1. Cartas de naturaleza

Hay que comenzar hablando de los gigantes sobre cuyos hombros se alzarán los enanos. Tratándose del cortometraje español, probablemente sería irrespetuoso no hacerlo así. Uno de esos gigantes es Víctor Erice.

Mediada la primera década del siglo XXI, la década del limbo digital –aquella en la que algo se remueve sin la certeza de hacia dónde se mueve–, nuestro mayor cineasta vivo, y también el más silencioso, movía ficha, realizaba un gesto revelador y tomaba posición en el marasmo digital. Y lo hacía en el terreno del cortometraje. Dos piezas de apenas diez y veinte minutos, El jardín del pintor y Arroyo de la luz, dos cartas audiovisuales enviadas al cineasta iraní Abbas Kiarostami en gozosa correspondencia creativa. Las películas, realizadas en vídeo digital, formaban parte de la exposición impulsada por Alain Bergala y Jordi Balló bajo el título Correspondencias.
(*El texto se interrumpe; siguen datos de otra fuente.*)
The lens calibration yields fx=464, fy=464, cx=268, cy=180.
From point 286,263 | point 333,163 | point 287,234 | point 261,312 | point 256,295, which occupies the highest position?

Erice-Kiarostami. Aumentando el cruce de vídeo-cartas en cada paso de su itinerancia –hasta llegar a las diez misivas–, el curso de esta cardinal aventura fílmica arrancó en Barcelona (CCCB, febrero de 2006), se prolongó en Madrid (La Casa Encendida, julio de 2006) y terminó en París (Centre Georges Pompidou, septiembre de 2007).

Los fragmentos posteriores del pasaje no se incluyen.